L’argument : New-York. A la suite d’une guerre nucléaire, des gladiateurs s’affrontent dans une arène et leurs exploits sont retransmis à la télévision. L’un d’eux, Shannon, est contacté par une femme qui lui demande de l’aider à sortir de la zone contaminée où elle est enfermée avec des amis.
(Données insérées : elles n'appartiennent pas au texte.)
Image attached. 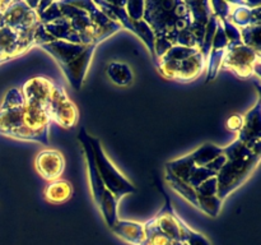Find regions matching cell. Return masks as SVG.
Listing matches in <instances>:
<instances>
[{
  "mask_svg": "<svg viewBox=\"0 0 261 245\" xmlns=\"http://www.w3.org/2000/svg\"><path fill=\"white\" fill-rule=\"evenodd\" d=\"M35 10L53 40L97 46L106 40L87 10L75 2H37Z\"/></svg>",
  "mask_w": 261,
  "mask_h": 245,
  "instance_id": "obj_1",
  "label": "cell"
},
{
  "mask_svg": "<svg viewBox=\"0 0 261 245\" xmlns=\"http://www.w3.org/2000/svg\"><path fill=\"white\" fill-rule=\"evenodd\" d=\"M50 122L45 110L25 104L20 89L7 92L0 106V134L47 145Z\"/></svg>",
  "mask_w": 261,
  "mask_h": 245,
  "instance_id": "obj_2",
  "label": "cell"
},
{
  "mask_svg": "<svg viewBox=\"0 0 261 245\" xmlns=\"http://www.w3.org/2000/svg\"><path fill=\"white\" fill-rule=\"evenodd\" d=\"M143 19L154 33L155 63L176 45L178 35L190 26L191 13L188 2L184 0H149L144 2Z\"/></svg>",
  "mask_w": 261,
  "mask_h": 245,
  "instance_id": "obj_3",
  "label": "cell"
},
{
  "mask_svg": "<svg viewBox=\"0 0 261 245\" xmlns=\"http://www.w3.org/2000/svg\"><path fill=\"white\" fill-rule=\"evenodd\" d=\"M226 162L217 174L218 197L224 201L229 194L244 185L260 162L261 155L252 152L242 144L239 139H234L231 144L222 147Z\"/></svg>",
  "mask_w": 261,
  "mask_h": 245,
  "instance_id": "obj_4",
  "label": "cell"
},
{
  "mask_svg": "<svg viewBox=\"0 0 261 245\" xmlns=\"http://www.w3.org/2000/svg\"><path fill=\"white\" fill-rule=\"evenodd\" d=\"M38 47L43 48L55 59L64 76L75 91H79L83 87L97 45H81L53 40L47 43H42Z\"/></svg>",
  "mask_w": 261,
  "mask_h": 245,
  "instance_id": "obj_5",
  "label": "cell"
},
{
  "mask_svg": "<svg viewBox=\"0 0 261 245\" xmlns=\"http://www.w3.org/2000/svg\"><path fill=\"white\" fill-rule=\"evenodd\" d=\"M155 65L165 78L190 82L203 73L206 60L198 48L175 45L157 59Z\"/></svg>",
  "mask_w": 261,
  "mask_h": 245,
  "instance_id": "obj_6",
  "label": "cell"
},
{
  "mask_svg": "<svg viewBox=\"0 0 261 245\" xmlns=\"http://www.w3.org/2000/svg\"><path fill=\"white\" fill-rule=\"evenodd\" d=\"M89 143H91L92 152H93L97 171H98L99 176H101V180L103 183L105 188L119 202L126 194L135 193L137 188L134 186V184L129 179L125 178L120 173L119 168H116V166L107 157V155L103 151V147L101 144V140L89 134Z\"/></svg>",
  "mask_w": 261,
  "mask_h": 245,
  "instance_id": "obj_7",
  "label": "cell"
},
{
  "mask_svg": "<svg viewBox=\"0 0 261 245\" xmlns=\"http://www.w3.org/2000/svg\"><path fill=\"white\" fill-rule=\"evenodd\" d=\"M261 53L249 47L245 43L237 42L227 45L226 54L222 60V70H231L234 76L242 79L251 78L254 74L259 76Z\"/></svg>",
  "mask_w": 261,
  "mask_h": 245,
  "instance_id": "obj_8",
  "label": "cell"
},
{
  "mask_svg": "<svg viewBox=\"0 0 261 245\" xmlns=\"http://www.w3.org/2000/svg\"><path fill=\"white\" fill-rule=\"evenodd\" d=\"M45 111L51 121L56 122L65 129H71L78 122V107L74 105V102H71L66 94L65 88L59 83L54 87L53 93L45 106Z\"/></svg>",
  "mask_w": 261,
  "mask_h": 245,
  "instance_id": "obj_9",
  "label": "cell"
},
{
  "mask_svg": "<svg viewBox=\"0 0 261 245\" xmlns=\"http://www.w3.org/2000/svg\"><path fill=\"white\" fill-rule=\"evenodd\" d=\"M35 46V33L23 35L10 28L0 27V64L18 58Z\"/></svg>",
  "mask_w": 261,
  "mask_h": 245,
  "instance_id": "obj_10",
  "label": "cell"
},
{
  "mask_svg": "<svg viewBox=\"0 0 261 245\" xmlns=\"http://www.w3.org/2000/svg\"><path fill=\"white\" fill-rule=\"evenodd\" d=\"M237 139L252 152L261 155V102L257 100L255 106L244 115V124L237 133Z\"/></svg>",
  "mask_w": 261,
  "mask_h": 245,
  "instance_id": "obj_11",
  "label": "cell"
},
{
  "mask_svg": "<svg viewBox=\"0 0 261 245\" xmlns=\"http://www.w3.org/2000/svg\"><path fill=\"white\" fill-rule=\"evenodd\" d=\"M55 84L56 82L45 76L33 77V78L28 79L27 82L23 83L20 93H22L25 104L38 106L45 110V106L50 99L51 93H53Z\"/></svg>",
  "mask_w": 261,
  "mask_h": 245,
  "instance_id": "obj_12",
  "label": "cell"
},
{
  "mask_svg": "<svg viewBox=\"0 0 261 245\" xmlns=\"http://www.w3.org/2000/svg\"><path fill=\"white\" fill-rule=\"evenodd\" d=\"M35 166L41 178L46 181H54L60 179L65 170V157L63 153L54 148L41 151L35 160Z\"/></svg>",
  "mask_w": 261,
  "mask_h": 245,
  "instance_id": "obj_13",
  "label": "cell"
},
{
  "mask_svg": "<svg viewBox=\"0 0 261 245\" xmlns=\"http://www.w3.org/2000/svg\"><path fill=\"white\" fill-rule=\"evenodd\" d=\"M78 139L79 142H81L82 148H83L84 157H86L87 168H88L89 183H91L92 197H93V201L94 203H96V206L98 207V204L101 203L102 197L105 195L107 189L105 188L103 183H102L101 180V176H99L98 171H97L96 163H94L93 152H92L91 143H89V134L87 133V130L84 129V128H81V130H79Z\"/></svg>",
  "mask_w": 261,
  "mask_h": 245,
  "instance_id": "obj_14",
  "label": "cell"
},
{
  "mask_svg": "<svg viewBox=\"0 0 261 245\" xmlns=\"http://www.w3.org/2000/svg\"><path fill=\"white\" fill-rule=\"evenodd\" d=\"M188 5L191 13V24L189 28H190L191 35L195 38L198 50L200 51L204 37H205L206 24L211 15L213 14L211 2H188Z\"/></svg>",
  "mask_w": 261,
  "mask_h": 245,
  "instance_id": "obj_15",
  "label": "cell"
},
{
  "mask_svg": "<svg viewBox=\"0 0 261 245\" xmlns=\"http://www.w3.org/2000/svg\"><path fill=\"white\" fill-rule=\"evenodd\" d=\"M227 45H228V40H227L223 27L219 22L216 33H214L211 53H209L208 60H206V83L216 79V77L221 71V64L224 58V54H226Z\"/></svg>",
  "mask_w": 261,
  "mask_h": 245,
  "instance_id": "obj_16",
  "label": "cell"
},
{
  "mask_svg": "<svg viewBox=\"0 0 261 245\" xmlns=\"http://www.w3.org/2000/svg\"><path fill=\"white\" fill-rule=\"evenodd\" d=\"M231 12H229L228 20L237 28H244L247 26L261 24V5L260 3L241 2L229 3Z\"/></svg>",
  "mask_w": 261,
  "mask_h": 245,
  "instance_id": "obj_17",
  "label": "cell"
},
{
  "mask_svg": "<svg viewBox=\"0 0 261 245\" xmlns=\"http://www.w3.org/2000/svg\"><path fill=\"white\" fill-rule=\"evenodd\" d=\"M111 231L120 239L133 245H140L145 235L144 224L127 219H117L111 227Z\"/></svg>",
  "mask_w": 261,
  "mask_h": 245,
  "instance_id": "obj_18",
  "label": "cell"
},
{
  "mask_svg": "<svg viewBox=\"0 0 261 245\" xmlns=\"http://www.w3.org/2000/svg\"><path fill=\"white\" fill-rule=\"evenodd\" d=\"M73 195V186L68 180L56 179L54 181H48L43 190V198L51 204H63L68 202Z\"/></svg>",
  "mask_w": 261,
  "mask_h": 245,
  "instance_id": "obj_19",
  "label": "cell"
},
{
  "mask_svg": "<svg viewBox=\"0 0 261 245\" xmlns=\"http://www.w3.org/2000/svg\"><path fill=\"white\" fill-rule=\"evenodd\" d=\"M110 81L119 87H127L134 81L132 68L122 61H111L106 69Z\"/></svg>",
  "mask_w": 261,
  "mask_h": 245,
  "instance_id": "obj_20",
  "label": "cell"
},
{
  "mask_svg": "<svg viewBox=\"0 0 261 245\" xmlns=\"http://www.w3.org/2000/svg\"><path fill=\"white\" fill-rule=\"evenodd\" d=\"M219 155H222V147L213 144V143H204L190 153L194 165L198 167H206Z\"/></svg>",
  "mask_w": 261,
  "mask_h": 245,
  "instance_id": "obj_21",
  "label": "cell"
},
{
  "mask_svg": "<svg viewBox=\"0 0 261 245\" xmlns=\"http://www.w3.org/2000/svg\"><path fill=\"white\" fill-rule=\"evenodd\" d=\"M166 180H167L168 185L173 189L177 194H180L184 199L189 202V203L193 204L194 207L199 208L198 203V197H196L195 189L193 186H190L189 184H186L185 181H182L181 179H178L177 176L172 175L171 173L166 171Z\"/></svg>",
  "mask_w": 261,
  "mask_h": 245,
  "instance_id": "obj_22",
  "label": "cell"
},
{
  "mask_svg": "<svg viewBox=\"0 0 261 245\" xmlns=\"http://www.w3.org/2000/svg\"><path fill=\"white\" fill-rule=\"evenodd\" d=\"M261 24L247 26V27L240 28V35H241L242 43H245L249 47L254 48L257 53H261V40H260Z\"/></svg>",
  "mask_w": 261,
  "mask_h": 245,
  "instance_id": "obj_23",
  "label": "cell"
},
{
  "mask_svg": "<svg viewBox=\"0 0 261 245\" xmlns=\"http://www.w3.org/2000/svg\"><path fill=\"white\" fill-rule=\"evenodd\" d=\"M199 209L211 217H217L221 212L223 201L219 199L218 195L212 197H198Z\"/></svg>",
  "mask_w": 261,
  "mask_h": 245,
  "instance_id": "obj_24",
  "label": "cell"
},
{
  "mask_svg": "<svg viewBox=\"0 0 261 245\" xmlns=\"http://www.w3.org/2000/svg\"><path fill=\"white\" fill-rule=\"evenodd\" d=\"M125 10H126L127 17L132 20L143 19L144 2H142V0H127V2H125Z\"/></svg>",
  "mask_w": 261,
  "mask_h": 245,
  "instance_id": "obj_25",
  "label": "cell"
},
{
  "mask_svg": "<svg viewBox=\"0 0 261 245\" xmlns=\"http://www.w3.org/2000/svg\"><path fill=\"white\" fill-rule=\"evenodd\" d=\"M196 197H212V195H218V186H217V178L208 179L200 184L199 186L195 188Z\"/></svg>",
  "mask_w": 261,
  "mask_h": 245,
  "instance_id": "obj_26",
  "label": "cell"
},
{
  "mask_svg": "<svg viewBox=\"0 0 261 245\" xmlns=\"http://www.w3.org/2000/svg\"><path fill=\"white\" fill-rule=\"evenodd\" d=\"M185 231L186 237H188V241L190 245H211V242L208 241V239L204 235L196 232L188 224L185 225Z\"/></svg>",
  "mask_w": 261,
  "mask_h": 245,
  "instance_id": "obj_27",
  "label": "cell"
},
{
  "mask_svg": "<svg viewBox=\"0 0 261 245\" xmlns=\"http://www.w3.org/2000/svg\"><path fill=\"white\" fill-rule=\"evenodd\" d=\"M242 124H244V116H241V115H232L226 122L227 129L234 133H239L241 130Z\"/></svg>",
  "mask_w": 261,
  "mask_h": 245,
  "instance_id": "obj_28",
  "label": "cell"
}]
</instances>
Notre avis : Après les succès internationaux rencontrés par New York 1997, Les guerriers de la nuit et Mad Max 2, la mode du film post-apocalyptique (ou post-nuke) est lancée en ce début des années 80. Il n’en faut pas plus aux producteurs italiens pour dégainer une série de copies plus ou moins fauchées des gros films hollywoodiens. Rappelons que les nababs ritals vendaient d’abord un titre et une affiche, avant même que la moindre ligne ne soit écrite (qui a parlé de scénario ?). A charge pour les réalisateurs maison de livrer un produit calibré en un temps record à l’aide d’un budget ridicule par rapport aux ambitions affichées. Dans le genre du nanar bien faisandé, le post-nuke fait sans doute partie des sous-genres qui a accouché des pires rejetons. Généralement tournées dans des carrières proches de Rome ou dans des usines désaffectées, ces bandes risibles font peine à voir, notamment à cause du kitsch des costumes, de la ringardise des véhicules et de la nullité des acteurs conviés à la fête. Toutefois, au milieu de cet océan de médiocrité, on peut extirper quelques petits produits emballés avec un minimum de talent. Pour des dizaines de 2072, les mercenaires du futur (l’un des plus mauvais films de Lucio Fulci, 1984), on ne compte que quelques films regardables comme 2019, après la chute de New York (Sergio Martino, 1983) ou encore ce Gladiateur du futur.
Soyons clairs, nous ne parlons pas ici d’un bon film au sens classique du terme, mais bien d’un nanar décomplexé qui tente de fournir au spectateur un maximum d’action avec les (faibles) moyens du bord. Joe d’Amato est loin d’être un amateur, lui qui a débuté sa carrière comme assistant de Sergio Leone (on le sent dans la séquence de duel final) et qui a ensuite enchaîné les tournages de films érotiques et pornographiques à la vitesse d’un cheval au galop. Spécialisé dans le cinéma d’exploitation, le bonhomme sait emballer une séquence d’action, même si les moyens ne suivent pas. Dépourvu du moindre scénario, il comble cette absence manifeste par un nombre conséquent de scènes se voulant spectaculaires. On ne compte plus les bagarres, duels et autres confrontations entre motards qui alimentent tant bien que mal une projection rarement ennuyeuse. Lorsque l’action cesse, les dialogues écrits à la truelle déclenchent l’hilarité, notamment lorsque le cinéaste tente de faire passer un message pacifiste de la manière la plus maladroite possible. Autant dire que la métaphore sur le nazisme n’est pas légère (les forces de l’ordre noir ont des casques estampillés S.S. et les mutants en fuite ont des noms à consonances juives) et que le film frôle à de nombreuses reprises le pathétique (les écailles des hommes poissons, quand même !). Pillant tout ce qu’il peut (un peu de karaté par-ci, des baffes à la Bud Spencer par-là) et copiant sans vergogne le Rollerball de Jewison avant de s’engouffrer dans la brèche ouverte par La planète des singes, le cinéaste ne nous épargne aucun emprunt flagrant. Toutefois, tous les amateurs de bis doivent visionner ce post-nuke régressif, assez proche des films de Castellari. Il leur apportera son lot de scènes cultes.

Notes :

- Le film est sorti sur Paris le 9 mai 1984, soit le même jour que Les nouveaux barbares d’Enzo G. Castellari. Mais là où le long-métrage de Castellari a attiré 25 944 spectateurs durant sa première semaine d’exploitation, Le gladiateur du futur a stationné à 10 556 curieux. Au total, le premier conquis plus de 41.000 parisiens contre 21.000 pour le second.